Information reporting: FBARS, FATCA, PFICs and Gifts
If you have non-U.S. bank accounts with an aggregate amount of $10,000 or more, you must report ALL accounts via the FinCEN Form 114 (also known as the FBAR). This applies to all U.S. persons. It must be filed by June 30th of each year, and there are no possible extensions. The date will change in 2017 to be in sync with the other reporting deadlines, i.e. April 15th and extensions.
How to file? Only electronic filing is possible, via FinCEN’s website (http://bsaefiling.fincen.treas.gov/NoRegFBARFiler.html). It is not possible to file on paper; the FBAR is separate from your tax returns. Tax software can file FinCEN Form 114 for you.
Penalties for not filing are heavy: $10,000 for forgetting to file, and $100,000 or 50% of the highest amount in an account in a year for willfully not filing.
FATCA Form 8938
This form, filed with your tax returns, is for declaring financial assets exceeding $200,000 in the aggregate (or $400,000 if filing jointly). This amount used to be much lower before the national taxpayer advocate succeeded in having it raised to $200,000 on the recommendation of AARO. AARO is still advocating for further improvements to lessen the burden of reporting.
Investments – PFICs (Passive Foreign Investment Companies)
PFICs are investments that receive dividends or interests, comparable to a mutual fund. These are taxed on a mark-to-market basis. They must be declared on Form 8621, which is extremely complicated (the IRS estimates that it takes an average of 15 hours and 4 minutes to fill out correctly). This is important to keep in mind when considering whether or not to invest in PFICs.
Form 5471 must be filed by anyone who has 10% or more shares in a company. This form is for information purposes only, and you will not be taxed on the information declared here.
Form 3520 is used for reporting gifts or legacies, if the giver is a non-U.S. person. This form is also for information purposes only.

◆ SET EXERCISE A
Translate into Spanish this sentence from the passage on U.S. information reporting: "This form is for information purposes only, and you will not be taxed on the information declared here."
◆ SET EXERCISE B
List every form that the passage on U.S. information reporting identifies by number.
◆ SET EXERCISE C
Carry on the passage on U.S. information reporting from its last sentence.

◆ STORED RECORDS
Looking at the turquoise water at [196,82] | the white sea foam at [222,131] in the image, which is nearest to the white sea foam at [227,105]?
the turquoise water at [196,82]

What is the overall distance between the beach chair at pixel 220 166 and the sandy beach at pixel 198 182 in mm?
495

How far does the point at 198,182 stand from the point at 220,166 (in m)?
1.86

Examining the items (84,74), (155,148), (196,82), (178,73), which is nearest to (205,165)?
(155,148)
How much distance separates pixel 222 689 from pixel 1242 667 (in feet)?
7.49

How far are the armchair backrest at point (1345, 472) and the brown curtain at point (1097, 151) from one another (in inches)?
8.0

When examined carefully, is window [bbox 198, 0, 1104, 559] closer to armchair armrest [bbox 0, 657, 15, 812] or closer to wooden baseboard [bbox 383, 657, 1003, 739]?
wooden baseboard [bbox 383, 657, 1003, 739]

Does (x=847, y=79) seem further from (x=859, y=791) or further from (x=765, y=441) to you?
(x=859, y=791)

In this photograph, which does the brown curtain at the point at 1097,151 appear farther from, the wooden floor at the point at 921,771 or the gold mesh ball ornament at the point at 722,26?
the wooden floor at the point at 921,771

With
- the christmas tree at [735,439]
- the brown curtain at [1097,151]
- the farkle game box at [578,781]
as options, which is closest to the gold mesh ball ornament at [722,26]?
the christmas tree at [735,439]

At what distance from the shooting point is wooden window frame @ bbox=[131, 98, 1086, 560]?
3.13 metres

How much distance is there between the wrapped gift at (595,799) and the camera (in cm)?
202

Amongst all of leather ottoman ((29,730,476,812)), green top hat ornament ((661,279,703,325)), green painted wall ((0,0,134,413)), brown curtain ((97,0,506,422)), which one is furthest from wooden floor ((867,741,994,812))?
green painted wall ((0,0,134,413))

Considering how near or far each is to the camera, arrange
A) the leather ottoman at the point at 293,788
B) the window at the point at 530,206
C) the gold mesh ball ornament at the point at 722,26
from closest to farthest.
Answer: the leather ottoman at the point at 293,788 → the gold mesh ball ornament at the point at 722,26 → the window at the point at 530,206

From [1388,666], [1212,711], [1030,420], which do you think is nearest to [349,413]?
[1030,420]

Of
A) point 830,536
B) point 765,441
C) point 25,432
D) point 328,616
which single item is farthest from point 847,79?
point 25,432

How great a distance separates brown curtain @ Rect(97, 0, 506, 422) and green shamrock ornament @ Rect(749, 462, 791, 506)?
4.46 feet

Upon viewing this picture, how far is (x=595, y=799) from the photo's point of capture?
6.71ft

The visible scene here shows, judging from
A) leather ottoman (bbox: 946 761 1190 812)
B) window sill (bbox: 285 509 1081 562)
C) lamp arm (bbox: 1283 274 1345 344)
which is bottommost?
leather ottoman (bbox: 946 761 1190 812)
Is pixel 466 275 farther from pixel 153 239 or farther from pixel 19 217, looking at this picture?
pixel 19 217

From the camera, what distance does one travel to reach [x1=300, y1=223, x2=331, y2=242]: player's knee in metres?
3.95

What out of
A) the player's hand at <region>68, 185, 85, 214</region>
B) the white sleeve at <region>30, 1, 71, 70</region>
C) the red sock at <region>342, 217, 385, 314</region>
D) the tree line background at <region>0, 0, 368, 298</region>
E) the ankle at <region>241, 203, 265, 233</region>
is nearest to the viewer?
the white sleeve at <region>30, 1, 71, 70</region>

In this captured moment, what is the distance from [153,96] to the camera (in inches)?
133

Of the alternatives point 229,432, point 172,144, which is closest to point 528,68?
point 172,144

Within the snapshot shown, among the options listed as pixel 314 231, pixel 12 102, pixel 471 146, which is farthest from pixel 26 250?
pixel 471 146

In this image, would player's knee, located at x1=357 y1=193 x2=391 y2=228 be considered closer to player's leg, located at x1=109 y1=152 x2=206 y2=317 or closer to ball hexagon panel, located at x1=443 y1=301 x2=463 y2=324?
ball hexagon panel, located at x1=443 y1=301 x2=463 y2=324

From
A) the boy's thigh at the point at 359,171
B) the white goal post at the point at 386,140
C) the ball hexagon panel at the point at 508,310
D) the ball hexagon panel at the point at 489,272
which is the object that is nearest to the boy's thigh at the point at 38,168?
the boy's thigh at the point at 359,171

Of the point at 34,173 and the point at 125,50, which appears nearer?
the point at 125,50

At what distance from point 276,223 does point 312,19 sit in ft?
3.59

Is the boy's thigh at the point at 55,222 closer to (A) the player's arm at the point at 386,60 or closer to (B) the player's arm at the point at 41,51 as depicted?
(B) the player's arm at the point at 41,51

◆ ANSWER A
Este formulario tiene únicamente fines informativos, y no se le gravará por la información declarada en él.

◆ ANSWER B
FinCEN Form 114, Form 8938, Form 8621, Form 5471, Form 3520

◆ ANSWER C
Form 8865 is used to declare interest in a partnership.
Foreign offshore streamlined compliance
This is a relatively new procedure (beginning in 2014) for those living abroad to become compliant. It is a good tool for those who have not been willfully non-compliant and have recently become aware of U.S. filing requirements.
The procedure allows you to file three back income tax returns and 6 years of FBARs. This is a clean slate measure enabling those who have not previously filed to “come out of the cold”. If you use the streamlined compliance procedure, you must complete a form of certification of why you have not filed in the past. This helps the IRS understand that the non-compliance was not willful. It is important to fill out these forms accurately.
This procedure waives all late penalties. You will have to pay interest on any taxes due, but this is usually not a huge amount, and is minimal compared to what any penalties would be.
The best time to do this is NOW. The IRS could take this useful procedure off the table at any moment. You can find more information on the IRS.gov website on the procedure, but consulting a tax preparation specialist is highly recommended as the procedure is lengthy and complicated.